Quel est le degré de fiabilité de l’identification vocale, comparée à d’autres techniques biométriques ?
La signature vocale n’est pas une modalité d’identification aussi forte que l’empreinte génétique, digitale (à condition que celle-ci soit prise correctement), voire rétinienne. Mais la voix peut être associée à d’autres protocoles de sécurité pour prouver l’identité d’une personne : prononciation d’un mot de passe ou d’un code PIN, réponse à une question secrète… C’est une distinction parfois difficile à saisir : la signature vocale n’est pas la plus sûre, mais la voix, en tant que scénario pratique d’identification, permet d’atteindre un bon niveau de confiance.
Peut-on duper un système d’identification vocale ?
Commençons par rappeler qu’aucun système de sécurité n’est infaillible. L’imitation de la voix d’autrui par un être humain est un premier type d’attaque. Mais ces imitateurs s’exercent à tromper la perception humaine et sont moins efficaces face à une machine. Viennent ensuite les attaques technologiques, à commencer par l’enregistrement de la voix (replay attack). Ce subterfuge fonctionne assez bien, mais les systèmes détectent de mieux en mieux certaines traces laissées par le micro et le haut-parleur. Ensuite, des logiciels sont disponibles gratuitement pour convertir un enregistrement vocal et le faire ressembler à une voix-cible. Si l’utilisateur est novice, des contre-mesures existent. En revanche, si ce logiciel est aux mains d’un expert qui s’investit plusieurs mois, l’attaque est presque indétectable : le taux de fausses acceptations augmentera sensiblement. Enfin, un pirate, avec l’aide de réseaux de neurones, peut tenter de construire des voix-prototypes qui ont des chances de tromper le système d’identification vocale d’une banque. Cette attaque n’est pas conçue pour viser une personne spécifique mais, quand un système d’identification compte plusieurs millions d’utilisateurs – c’est le cas de Google – le risque que le pirate obtienne des milliers d’accès est loin d’être nul.
Quelles contraintes réglementaires s’appliquent à l’identification vocale ?

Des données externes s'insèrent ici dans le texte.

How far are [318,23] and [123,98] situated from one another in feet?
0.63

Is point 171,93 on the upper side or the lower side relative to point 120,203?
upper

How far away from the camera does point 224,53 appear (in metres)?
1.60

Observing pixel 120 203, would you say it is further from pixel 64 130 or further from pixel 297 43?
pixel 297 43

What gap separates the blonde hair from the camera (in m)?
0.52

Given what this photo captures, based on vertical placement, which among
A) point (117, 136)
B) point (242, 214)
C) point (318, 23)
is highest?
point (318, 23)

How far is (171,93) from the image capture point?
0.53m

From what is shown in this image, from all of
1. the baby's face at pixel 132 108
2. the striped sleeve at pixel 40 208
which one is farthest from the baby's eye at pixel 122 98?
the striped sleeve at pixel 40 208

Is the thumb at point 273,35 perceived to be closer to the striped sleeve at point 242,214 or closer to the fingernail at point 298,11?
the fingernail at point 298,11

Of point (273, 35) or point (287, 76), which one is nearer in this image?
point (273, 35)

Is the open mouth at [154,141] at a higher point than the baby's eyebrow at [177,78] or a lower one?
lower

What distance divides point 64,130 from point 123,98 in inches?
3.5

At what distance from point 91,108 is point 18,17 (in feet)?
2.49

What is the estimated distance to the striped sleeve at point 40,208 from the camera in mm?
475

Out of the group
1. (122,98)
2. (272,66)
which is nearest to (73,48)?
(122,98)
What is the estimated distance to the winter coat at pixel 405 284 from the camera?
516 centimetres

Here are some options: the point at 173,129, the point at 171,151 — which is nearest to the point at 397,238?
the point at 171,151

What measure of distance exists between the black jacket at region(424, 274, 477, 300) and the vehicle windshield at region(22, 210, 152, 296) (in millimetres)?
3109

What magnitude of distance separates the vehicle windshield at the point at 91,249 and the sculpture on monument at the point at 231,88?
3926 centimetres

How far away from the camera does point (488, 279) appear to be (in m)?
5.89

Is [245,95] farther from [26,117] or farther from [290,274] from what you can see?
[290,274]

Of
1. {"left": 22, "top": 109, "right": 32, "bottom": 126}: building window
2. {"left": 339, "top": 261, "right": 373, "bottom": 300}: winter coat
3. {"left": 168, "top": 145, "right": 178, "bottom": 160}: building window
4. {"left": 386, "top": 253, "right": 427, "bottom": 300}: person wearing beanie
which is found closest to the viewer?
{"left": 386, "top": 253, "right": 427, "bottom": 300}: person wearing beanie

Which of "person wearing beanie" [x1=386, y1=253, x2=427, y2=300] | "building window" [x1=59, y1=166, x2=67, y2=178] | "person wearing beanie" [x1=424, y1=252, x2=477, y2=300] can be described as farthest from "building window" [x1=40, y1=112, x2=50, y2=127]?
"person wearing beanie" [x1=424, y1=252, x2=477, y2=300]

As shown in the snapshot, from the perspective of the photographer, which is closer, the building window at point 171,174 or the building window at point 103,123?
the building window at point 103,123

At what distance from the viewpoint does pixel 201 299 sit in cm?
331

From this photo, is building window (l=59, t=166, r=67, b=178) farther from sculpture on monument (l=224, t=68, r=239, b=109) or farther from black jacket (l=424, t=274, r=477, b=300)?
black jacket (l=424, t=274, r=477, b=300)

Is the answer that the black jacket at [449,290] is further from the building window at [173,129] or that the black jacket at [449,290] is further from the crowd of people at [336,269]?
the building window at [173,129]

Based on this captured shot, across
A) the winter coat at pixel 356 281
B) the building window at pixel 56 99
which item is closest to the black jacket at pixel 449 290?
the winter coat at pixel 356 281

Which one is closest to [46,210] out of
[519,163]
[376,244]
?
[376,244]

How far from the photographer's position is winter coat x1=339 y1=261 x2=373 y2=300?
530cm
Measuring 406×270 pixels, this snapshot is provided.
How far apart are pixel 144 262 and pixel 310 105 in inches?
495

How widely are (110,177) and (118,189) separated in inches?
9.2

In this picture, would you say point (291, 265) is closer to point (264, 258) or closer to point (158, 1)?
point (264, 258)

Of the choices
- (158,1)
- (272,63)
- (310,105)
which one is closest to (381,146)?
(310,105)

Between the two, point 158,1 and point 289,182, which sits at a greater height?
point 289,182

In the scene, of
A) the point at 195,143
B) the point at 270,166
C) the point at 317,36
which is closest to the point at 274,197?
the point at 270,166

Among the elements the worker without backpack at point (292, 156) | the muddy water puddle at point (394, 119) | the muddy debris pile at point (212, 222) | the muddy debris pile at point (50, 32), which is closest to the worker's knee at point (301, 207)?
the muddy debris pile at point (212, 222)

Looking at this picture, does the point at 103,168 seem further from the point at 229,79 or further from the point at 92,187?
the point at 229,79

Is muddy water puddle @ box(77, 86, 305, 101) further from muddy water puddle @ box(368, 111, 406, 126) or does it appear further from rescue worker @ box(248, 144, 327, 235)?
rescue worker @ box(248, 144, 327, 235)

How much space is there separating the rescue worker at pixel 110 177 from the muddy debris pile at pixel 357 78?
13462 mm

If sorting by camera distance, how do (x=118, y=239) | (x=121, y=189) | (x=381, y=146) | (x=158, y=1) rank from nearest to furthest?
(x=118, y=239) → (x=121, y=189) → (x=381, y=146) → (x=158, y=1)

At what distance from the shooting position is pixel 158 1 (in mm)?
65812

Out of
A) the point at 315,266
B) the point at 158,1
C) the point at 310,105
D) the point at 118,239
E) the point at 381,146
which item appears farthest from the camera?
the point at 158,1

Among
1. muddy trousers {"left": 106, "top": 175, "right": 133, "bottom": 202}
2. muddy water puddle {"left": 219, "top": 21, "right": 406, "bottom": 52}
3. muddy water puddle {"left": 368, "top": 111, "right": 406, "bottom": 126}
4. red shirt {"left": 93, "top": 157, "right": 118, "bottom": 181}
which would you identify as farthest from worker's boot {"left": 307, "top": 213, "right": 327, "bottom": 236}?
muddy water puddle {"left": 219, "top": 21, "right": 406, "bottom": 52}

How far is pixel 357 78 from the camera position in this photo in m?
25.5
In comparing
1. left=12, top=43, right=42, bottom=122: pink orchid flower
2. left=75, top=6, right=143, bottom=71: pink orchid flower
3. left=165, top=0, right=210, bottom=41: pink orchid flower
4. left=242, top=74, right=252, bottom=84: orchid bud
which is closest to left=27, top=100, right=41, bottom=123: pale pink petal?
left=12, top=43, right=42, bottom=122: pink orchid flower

L’identification par la voix, comme toute donnée biométrique, entre dans le cadre du Règlement général sur la protection des données (RGPD). Mais, de façon étonnante, la voix elle-même n’est pas considérée comme une donnée sensible. Or, la voix renseigne sur l’état d’une personne, son passé (au travers de l’accent) et bien d’autres informations, ce qu’une IA est capable d’analyser. Google, comme tous les GAFAM, est susceptible de revendre de telles données, qui pourraient intéresser des cabinets de recrutement. On imagine les possibilités de discrimination. Il paraît évident que les jurisprudences vont évoluer pour que la voix soit une donnée protégée au titre de la vie privée. Les utilisateurs en seront les bénéficiaires, de même que les entreprises-clientes, responsables d’un point de vue juridique en cas de discrimination.